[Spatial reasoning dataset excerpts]
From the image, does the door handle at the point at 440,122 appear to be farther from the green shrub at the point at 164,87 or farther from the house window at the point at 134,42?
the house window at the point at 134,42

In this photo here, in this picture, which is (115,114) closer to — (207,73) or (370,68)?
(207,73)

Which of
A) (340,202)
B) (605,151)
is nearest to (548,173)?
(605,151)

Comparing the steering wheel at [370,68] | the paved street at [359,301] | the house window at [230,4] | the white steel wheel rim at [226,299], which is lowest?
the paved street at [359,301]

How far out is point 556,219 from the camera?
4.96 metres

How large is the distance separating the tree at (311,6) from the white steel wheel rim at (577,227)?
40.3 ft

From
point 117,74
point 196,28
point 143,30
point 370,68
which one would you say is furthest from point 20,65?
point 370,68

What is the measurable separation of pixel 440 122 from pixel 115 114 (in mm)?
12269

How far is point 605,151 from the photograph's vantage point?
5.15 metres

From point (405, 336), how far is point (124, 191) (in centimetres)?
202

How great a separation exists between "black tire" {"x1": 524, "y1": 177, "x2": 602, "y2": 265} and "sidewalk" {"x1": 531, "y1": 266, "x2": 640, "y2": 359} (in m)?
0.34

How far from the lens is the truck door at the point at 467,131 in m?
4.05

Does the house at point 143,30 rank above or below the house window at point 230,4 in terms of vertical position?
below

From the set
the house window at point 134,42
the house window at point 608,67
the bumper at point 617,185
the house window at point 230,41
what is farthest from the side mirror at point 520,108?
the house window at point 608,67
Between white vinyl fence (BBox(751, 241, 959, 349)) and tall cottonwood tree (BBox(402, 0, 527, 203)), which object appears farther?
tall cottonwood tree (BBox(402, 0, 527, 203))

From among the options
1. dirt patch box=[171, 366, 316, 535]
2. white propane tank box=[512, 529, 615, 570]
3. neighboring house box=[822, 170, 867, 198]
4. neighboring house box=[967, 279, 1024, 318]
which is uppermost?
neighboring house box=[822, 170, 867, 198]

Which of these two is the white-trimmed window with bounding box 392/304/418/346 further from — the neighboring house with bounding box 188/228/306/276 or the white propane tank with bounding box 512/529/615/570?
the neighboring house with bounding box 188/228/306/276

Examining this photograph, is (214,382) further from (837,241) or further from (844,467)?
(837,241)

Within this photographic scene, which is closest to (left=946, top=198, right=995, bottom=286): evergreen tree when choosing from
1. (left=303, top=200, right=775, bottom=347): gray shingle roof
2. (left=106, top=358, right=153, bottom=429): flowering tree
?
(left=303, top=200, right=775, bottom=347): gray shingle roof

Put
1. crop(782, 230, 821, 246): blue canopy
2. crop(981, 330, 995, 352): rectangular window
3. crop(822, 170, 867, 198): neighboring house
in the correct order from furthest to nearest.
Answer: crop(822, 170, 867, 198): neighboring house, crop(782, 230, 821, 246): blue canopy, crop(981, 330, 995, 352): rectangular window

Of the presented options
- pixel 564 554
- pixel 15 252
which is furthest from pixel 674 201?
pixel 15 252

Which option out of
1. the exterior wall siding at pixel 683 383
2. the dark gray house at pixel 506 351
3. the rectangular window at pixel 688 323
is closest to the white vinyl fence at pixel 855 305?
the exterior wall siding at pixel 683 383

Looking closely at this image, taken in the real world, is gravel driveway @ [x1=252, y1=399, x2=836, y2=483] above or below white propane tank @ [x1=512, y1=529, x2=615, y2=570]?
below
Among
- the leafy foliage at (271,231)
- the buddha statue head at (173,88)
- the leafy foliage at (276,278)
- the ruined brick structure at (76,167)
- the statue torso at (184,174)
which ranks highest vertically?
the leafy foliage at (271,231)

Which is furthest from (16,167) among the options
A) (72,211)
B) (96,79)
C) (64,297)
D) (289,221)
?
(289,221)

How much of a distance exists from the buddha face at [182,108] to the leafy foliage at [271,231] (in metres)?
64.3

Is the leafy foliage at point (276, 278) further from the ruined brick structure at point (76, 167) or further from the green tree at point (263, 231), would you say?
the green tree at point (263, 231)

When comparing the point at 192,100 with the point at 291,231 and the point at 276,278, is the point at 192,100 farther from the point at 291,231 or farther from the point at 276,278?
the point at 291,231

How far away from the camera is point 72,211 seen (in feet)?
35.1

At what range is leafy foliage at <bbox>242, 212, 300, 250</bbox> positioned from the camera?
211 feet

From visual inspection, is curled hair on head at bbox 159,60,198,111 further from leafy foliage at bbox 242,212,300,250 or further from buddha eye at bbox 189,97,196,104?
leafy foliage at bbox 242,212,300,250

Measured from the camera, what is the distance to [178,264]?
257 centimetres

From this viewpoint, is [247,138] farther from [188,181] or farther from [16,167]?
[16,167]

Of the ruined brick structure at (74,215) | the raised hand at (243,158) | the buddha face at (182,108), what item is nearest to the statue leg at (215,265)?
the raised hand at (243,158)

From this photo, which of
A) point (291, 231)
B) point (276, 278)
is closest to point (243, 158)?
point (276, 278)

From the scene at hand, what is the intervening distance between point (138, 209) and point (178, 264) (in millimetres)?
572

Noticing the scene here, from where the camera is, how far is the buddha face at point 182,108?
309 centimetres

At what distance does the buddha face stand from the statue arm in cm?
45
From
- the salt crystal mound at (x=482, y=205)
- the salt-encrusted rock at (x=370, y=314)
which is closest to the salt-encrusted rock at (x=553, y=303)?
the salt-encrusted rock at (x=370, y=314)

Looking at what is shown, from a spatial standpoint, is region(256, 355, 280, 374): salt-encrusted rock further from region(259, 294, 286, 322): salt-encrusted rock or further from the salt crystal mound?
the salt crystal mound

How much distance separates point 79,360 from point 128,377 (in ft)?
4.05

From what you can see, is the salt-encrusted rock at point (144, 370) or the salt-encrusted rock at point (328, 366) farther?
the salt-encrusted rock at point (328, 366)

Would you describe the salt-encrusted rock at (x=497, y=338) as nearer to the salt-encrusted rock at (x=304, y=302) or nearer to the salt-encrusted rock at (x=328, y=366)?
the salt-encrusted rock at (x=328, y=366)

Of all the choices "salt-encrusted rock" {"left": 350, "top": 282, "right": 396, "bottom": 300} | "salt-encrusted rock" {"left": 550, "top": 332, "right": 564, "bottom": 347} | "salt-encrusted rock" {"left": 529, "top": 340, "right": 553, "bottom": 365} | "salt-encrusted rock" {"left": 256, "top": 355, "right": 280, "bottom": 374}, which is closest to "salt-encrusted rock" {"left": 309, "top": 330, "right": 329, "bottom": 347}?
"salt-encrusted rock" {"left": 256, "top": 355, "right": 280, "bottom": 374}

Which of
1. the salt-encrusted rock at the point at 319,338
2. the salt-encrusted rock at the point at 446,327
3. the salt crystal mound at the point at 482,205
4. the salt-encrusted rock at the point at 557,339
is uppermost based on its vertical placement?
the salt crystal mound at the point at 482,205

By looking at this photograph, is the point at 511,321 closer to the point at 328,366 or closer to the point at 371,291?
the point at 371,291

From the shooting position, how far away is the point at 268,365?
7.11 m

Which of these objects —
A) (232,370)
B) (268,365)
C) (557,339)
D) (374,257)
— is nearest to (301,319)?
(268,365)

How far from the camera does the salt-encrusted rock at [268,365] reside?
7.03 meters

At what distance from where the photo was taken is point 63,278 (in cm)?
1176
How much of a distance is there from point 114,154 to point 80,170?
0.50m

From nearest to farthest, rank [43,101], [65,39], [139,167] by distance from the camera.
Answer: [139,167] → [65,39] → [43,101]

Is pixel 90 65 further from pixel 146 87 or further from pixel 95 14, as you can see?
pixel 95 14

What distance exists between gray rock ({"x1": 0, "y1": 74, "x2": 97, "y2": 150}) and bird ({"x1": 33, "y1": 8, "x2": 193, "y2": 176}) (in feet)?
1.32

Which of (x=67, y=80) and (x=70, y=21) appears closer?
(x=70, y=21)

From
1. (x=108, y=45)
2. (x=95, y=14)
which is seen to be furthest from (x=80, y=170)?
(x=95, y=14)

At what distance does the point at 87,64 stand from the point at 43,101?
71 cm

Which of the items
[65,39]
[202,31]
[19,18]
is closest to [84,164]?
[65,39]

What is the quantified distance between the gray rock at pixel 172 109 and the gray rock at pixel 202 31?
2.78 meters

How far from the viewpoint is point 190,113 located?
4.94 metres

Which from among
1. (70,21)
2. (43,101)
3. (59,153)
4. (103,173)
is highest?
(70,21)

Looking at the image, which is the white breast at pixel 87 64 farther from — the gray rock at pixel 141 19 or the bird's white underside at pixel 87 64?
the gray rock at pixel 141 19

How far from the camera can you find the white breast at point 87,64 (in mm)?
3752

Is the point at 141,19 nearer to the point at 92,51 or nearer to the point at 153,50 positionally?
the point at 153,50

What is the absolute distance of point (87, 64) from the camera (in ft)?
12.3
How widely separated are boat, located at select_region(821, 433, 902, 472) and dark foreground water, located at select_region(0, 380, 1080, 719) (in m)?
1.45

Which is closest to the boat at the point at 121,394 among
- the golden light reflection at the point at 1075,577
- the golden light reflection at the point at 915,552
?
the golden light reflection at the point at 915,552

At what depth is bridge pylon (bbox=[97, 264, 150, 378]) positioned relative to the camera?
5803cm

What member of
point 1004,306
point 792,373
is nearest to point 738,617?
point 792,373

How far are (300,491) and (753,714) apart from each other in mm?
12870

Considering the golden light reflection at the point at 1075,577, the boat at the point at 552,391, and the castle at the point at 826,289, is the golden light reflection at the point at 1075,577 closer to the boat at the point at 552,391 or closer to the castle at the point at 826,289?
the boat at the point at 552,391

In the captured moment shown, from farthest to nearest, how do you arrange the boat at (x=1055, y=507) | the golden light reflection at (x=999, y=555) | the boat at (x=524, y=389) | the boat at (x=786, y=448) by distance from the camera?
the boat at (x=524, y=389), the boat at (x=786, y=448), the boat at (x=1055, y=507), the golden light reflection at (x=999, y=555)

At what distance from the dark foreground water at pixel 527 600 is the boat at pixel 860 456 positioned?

### Objective
Exactly reproduce the lines that run from the line with "In the captured" through the last line of the records, inclusive.

### Exercise solution
In the captured moment shown, from farthest to nearest, how do you arrange the boat at (x=1055, y=507) | the golden light reflection at (x=999, y=555) | the boat at (x=524, y=389) | the boat at (x=786, y=448) by distance from the camera?
the boat at (x=524, y=389), the boat at (x=786, y=448), the boat at (x=1055, y=507), the golden light reflection at (x=999, y=555)

At what distance from the dark foreground water at pixel 527 600 is the boat at pixel 860 456 positioned?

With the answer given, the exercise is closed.